GOAL.
Write out every entry word for word.

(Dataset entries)
****************************************
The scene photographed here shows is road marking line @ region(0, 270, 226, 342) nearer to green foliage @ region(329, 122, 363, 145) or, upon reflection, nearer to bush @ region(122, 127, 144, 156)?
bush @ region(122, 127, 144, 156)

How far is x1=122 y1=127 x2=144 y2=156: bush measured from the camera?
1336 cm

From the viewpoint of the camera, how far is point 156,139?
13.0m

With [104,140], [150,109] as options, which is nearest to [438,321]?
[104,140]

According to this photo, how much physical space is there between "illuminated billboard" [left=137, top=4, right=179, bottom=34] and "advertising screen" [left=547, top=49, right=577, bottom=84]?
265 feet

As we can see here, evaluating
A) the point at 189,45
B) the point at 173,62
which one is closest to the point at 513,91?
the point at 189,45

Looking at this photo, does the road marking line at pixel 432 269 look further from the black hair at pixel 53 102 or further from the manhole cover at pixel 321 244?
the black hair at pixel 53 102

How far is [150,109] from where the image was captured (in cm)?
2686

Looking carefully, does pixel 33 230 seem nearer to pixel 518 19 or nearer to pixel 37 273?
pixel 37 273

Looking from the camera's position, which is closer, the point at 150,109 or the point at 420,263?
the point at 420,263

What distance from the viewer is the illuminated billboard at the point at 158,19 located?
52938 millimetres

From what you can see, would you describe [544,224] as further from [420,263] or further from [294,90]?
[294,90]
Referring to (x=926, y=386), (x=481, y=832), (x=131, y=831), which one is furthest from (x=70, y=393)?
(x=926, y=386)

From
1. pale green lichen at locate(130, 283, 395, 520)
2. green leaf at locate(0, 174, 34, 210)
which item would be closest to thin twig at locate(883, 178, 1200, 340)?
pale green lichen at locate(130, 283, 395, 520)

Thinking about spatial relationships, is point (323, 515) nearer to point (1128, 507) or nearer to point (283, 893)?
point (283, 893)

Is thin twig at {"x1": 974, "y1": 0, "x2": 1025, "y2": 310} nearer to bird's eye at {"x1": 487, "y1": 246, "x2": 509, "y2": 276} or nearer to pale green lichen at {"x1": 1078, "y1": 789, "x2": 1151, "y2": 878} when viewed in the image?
****************************************
THE RESULT.
The scene photographed here shows is road marking line @ region(0, 270, 226, 342) nearer to green foliage @ region(329, 122, 363, 145) or, upon reflection, nearer to bush @ region(122, 127, 144, 156)?
bush @ region(122, 127, 144, 156)

How far is x1=122 y1=127 x2=144 y2=156: bush measured from the camera?
1336 cm

From the viewpoint of the camera, how far is point 156,139?
13.0m

With [104,140], [150,109] as options, which is nearest to [438,321]?
[104,140]

According to this photo, how much physical space is there between "illuminated billboard" [left=137, top=4, right=179, bottom=34] and "advertising screen" [left=547, top=49, right=577, bottom=84]?
265 feet

As we can see here, evaluating
A) the point at 189,45
B) the point at 173,62
which one is closest to the point at 513,91?
the point at 189,45

Looking at this photo, does the road marking line at pixel 432 269 look further from the black hair at pixel 53 102 or further from the manhole cover at pixel 321 244?
the black hair at pixel 53 102

How far is [150,109] from where the image was captured (in cm)?
2686

Looking carefully, does pixel 33 230 seem nearer to pixel 518 19 or nearer to pixel 37 273?
pixel 37 273

Looking from the camera's position, which is closer, the point at 150,109 or the point at 420,263?
the point at 420,263

What distance from the viewer is the illuminated billboard at the point at 158,19 located?
52938 millimetres

From what you can see, would you describe [544,224] as further from [420,263] or further from [294,90]?
[294,90]
Referring to (x=926, y=386), (x=481, y=832), (x=131, y=831), which one is furthest from (x=70, y=393)?
(x=926, y=386)

From
1. pale green lichen at locate(130, 283, 395, 520)
2. green leaf at locate(0, 174, 34, 210)
which item would be closest to thin twig at locate(883, 178, 1200, 340)?
pale green lichen at locate(130, 283, 395, 520)

Thinking about spatial relationships, is point (323, 515) nearer to point (1128, 507) or nearer to point (283, 893)?
point (283, 893)

Is thin twig at {"x1": 974, "y1": 0, "x2": 1025, "y2": 310} nearer to bird's eye at {"x1": 487, "y1": 246, "x2": 509, "y2": 276} or nearer to pale green lichen at {"x1": 1078, "y1": 789, "x2": 1151, "y2": 878} when viewed in the image?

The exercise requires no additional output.